### TO DO
Would you please output the lines from the one holding "window['a9055457-5264-45af-835b-da439c0c789e'] = true;" to the end of the entries, exactly and with no others?

[Saved data entries]
= Beginning of Section =

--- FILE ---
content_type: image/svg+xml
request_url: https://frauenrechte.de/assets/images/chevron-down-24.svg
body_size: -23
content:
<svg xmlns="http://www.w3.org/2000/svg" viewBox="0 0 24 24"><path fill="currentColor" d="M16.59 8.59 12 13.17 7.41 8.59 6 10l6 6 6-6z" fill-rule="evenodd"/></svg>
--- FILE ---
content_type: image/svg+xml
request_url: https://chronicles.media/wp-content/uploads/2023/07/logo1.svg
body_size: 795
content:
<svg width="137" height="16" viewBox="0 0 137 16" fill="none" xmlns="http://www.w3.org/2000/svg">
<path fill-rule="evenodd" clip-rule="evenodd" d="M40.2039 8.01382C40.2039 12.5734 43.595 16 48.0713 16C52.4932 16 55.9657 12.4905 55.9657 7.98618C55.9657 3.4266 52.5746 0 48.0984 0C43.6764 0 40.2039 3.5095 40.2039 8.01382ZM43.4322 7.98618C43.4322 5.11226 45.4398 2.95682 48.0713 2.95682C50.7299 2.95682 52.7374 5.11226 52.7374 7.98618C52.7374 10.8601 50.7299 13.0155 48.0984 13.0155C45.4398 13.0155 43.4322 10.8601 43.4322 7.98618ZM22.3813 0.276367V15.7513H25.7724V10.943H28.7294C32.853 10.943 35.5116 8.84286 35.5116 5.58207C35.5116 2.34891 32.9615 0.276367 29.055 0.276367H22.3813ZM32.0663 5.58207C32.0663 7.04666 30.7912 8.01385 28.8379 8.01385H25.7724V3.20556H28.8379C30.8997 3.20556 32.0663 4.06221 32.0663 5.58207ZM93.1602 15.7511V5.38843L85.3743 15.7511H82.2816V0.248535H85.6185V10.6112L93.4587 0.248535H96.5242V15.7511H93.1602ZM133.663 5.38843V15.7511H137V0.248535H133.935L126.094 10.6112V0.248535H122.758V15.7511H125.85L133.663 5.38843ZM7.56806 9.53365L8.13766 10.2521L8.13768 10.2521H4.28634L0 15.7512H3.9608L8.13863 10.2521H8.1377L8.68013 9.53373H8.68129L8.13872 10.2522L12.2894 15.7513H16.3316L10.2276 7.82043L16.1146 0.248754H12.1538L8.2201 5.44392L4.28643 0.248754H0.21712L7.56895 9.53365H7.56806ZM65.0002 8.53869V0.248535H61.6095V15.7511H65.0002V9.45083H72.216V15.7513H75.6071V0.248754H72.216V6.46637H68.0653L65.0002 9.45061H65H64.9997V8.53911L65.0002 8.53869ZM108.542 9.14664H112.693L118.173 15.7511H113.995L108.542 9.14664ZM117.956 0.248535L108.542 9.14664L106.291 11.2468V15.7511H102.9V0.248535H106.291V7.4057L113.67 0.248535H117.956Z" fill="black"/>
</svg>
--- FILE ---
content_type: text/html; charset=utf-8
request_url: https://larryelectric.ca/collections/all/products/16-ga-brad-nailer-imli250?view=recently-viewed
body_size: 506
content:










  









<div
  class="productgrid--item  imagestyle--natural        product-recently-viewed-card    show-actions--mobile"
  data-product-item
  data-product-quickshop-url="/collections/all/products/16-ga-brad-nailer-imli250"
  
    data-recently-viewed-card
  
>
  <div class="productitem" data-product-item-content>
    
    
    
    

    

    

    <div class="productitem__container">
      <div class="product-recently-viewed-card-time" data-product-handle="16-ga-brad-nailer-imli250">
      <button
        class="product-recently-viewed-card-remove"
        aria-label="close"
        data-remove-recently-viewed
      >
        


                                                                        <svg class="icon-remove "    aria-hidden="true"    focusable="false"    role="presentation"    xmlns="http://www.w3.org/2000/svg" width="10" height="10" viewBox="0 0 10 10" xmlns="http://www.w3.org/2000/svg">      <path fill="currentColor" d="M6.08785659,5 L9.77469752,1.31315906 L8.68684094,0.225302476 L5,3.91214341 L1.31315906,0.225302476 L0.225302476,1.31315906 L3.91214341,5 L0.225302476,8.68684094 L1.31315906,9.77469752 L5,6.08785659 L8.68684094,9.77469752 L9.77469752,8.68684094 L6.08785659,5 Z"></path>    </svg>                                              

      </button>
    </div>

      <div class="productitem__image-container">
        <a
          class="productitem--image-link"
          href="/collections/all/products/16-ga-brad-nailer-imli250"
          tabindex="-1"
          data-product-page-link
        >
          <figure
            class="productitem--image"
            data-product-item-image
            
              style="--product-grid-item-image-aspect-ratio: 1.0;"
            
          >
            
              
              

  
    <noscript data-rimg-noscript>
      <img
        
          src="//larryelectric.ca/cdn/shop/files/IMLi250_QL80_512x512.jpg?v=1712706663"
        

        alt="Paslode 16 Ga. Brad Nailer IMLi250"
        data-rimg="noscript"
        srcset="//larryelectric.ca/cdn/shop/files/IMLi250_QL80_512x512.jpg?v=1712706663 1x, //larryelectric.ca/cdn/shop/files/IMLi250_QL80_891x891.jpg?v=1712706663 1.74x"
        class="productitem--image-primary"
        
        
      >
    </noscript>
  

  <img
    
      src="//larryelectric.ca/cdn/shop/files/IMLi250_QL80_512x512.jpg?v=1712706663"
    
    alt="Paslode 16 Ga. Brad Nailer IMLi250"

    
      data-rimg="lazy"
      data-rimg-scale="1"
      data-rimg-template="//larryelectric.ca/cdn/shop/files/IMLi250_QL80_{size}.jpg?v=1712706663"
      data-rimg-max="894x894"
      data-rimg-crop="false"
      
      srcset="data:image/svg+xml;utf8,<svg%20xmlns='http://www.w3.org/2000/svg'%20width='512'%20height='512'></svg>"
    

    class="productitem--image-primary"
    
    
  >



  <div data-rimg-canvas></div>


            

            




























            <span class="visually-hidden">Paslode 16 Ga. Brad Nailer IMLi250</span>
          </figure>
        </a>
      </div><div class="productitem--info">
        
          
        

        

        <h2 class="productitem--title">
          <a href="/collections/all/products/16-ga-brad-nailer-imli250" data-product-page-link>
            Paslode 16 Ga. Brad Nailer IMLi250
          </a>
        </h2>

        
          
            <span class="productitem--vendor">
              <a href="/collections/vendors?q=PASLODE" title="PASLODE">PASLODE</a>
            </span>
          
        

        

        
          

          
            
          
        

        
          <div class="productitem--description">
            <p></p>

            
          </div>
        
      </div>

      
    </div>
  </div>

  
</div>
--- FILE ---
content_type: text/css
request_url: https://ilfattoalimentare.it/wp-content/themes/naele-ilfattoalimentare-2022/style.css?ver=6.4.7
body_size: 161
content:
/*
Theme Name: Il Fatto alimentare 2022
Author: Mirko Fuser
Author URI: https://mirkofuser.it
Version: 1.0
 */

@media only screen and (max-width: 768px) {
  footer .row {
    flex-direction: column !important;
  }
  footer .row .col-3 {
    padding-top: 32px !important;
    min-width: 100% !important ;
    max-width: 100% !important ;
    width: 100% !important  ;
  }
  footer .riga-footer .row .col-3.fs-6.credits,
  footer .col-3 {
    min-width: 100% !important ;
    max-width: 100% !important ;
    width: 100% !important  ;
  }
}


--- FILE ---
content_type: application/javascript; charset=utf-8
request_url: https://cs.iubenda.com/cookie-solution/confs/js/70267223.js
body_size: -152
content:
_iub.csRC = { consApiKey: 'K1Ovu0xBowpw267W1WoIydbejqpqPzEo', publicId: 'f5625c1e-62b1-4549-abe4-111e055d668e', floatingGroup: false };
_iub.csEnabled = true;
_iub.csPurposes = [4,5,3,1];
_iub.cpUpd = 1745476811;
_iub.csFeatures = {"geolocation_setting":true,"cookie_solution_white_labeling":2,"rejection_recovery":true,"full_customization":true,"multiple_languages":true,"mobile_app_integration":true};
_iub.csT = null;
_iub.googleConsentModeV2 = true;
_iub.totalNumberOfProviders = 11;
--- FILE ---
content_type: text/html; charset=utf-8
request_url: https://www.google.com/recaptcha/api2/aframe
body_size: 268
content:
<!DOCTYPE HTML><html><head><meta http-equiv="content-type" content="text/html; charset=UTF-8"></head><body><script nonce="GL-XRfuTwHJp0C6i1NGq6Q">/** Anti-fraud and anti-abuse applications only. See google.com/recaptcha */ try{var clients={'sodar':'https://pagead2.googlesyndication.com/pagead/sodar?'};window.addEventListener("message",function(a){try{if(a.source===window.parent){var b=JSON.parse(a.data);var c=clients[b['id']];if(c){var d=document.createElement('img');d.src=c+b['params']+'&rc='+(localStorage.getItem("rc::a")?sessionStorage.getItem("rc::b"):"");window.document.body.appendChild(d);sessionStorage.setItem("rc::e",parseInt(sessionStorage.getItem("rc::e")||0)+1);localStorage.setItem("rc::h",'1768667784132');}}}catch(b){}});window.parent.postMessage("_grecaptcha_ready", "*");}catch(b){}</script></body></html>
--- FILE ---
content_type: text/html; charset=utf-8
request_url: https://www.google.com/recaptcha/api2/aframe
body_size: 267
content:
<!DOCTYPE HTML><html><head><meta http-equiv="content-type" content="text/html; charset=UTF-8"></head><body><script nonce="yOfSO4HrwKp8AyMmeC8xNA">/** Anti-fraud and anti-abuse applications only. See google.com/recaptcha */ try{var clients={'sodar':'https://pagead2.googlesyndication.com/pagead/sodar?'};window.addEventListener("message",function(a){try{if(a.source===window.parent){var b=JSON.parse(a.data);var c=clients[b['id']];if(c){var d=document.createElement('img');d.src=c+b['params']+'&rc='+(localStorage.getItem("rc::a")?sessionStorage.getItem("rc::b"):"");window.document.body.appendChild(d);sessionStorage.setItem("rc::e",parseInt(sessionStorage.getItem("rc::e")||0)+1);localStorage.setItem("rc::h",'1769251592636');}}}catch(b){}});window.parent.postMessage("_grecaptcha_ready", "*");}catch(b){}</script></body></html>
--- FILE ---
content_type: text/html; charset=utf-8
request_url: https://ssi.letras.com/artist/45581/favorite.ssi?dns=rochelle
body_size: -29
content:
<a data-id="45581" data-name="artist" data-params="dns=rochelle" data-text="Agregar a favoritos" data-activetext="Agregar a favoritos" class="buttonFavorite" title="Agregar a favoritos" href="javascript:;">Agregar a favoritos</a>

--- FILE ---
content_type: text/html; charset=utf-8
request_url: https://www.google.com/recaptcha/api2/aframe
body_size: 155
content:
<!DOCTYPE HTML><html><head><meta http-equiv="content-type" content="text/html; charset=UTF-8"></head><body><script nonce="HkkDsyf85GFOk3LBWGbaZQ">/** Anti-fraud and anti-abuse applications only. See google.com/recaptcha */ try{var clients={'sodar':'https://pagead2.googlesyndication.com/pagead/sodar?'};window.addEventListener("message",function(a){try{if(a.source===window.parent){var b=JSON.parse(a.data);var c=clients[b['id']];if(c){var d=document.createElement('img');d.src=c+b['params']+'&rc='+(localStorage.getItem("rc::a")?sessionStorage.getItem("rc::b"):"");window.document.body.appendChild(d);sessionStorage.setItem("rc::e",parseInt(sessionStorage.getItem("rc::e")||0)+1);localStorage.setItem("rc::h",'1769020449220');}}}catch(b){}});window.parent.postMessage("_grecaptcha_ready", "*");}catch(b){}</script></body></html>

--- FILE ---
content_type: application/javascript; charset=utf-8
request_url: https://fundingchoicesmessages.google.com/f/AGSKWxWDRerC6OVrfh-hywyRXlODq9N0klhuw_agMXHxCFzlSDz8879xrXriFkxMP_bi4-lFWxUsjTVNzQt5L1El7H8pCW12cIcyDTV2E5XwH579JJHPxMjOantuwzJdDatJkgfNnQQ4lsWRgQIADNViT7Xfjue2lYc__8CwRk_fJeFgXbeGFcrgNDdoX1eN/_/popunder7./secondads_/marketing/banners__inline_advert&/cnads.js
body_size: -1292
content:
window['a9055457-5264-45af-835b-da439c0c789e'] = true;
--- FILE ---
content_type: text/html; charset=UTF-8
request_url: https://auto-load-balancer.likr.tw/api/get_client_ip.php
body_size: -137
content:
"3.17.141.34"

= End of Section =

### SOLUTION BELOW
window['a9055457-5264-45af-835b-da439c0c789e'] = true;
--- FILE ---
content_type: text/html; charset=UTF-8
request_url: https://auto-load-balancer.likr.tw/api/get_client_ip.php
body_size: -137
content:
"3.17.141.34"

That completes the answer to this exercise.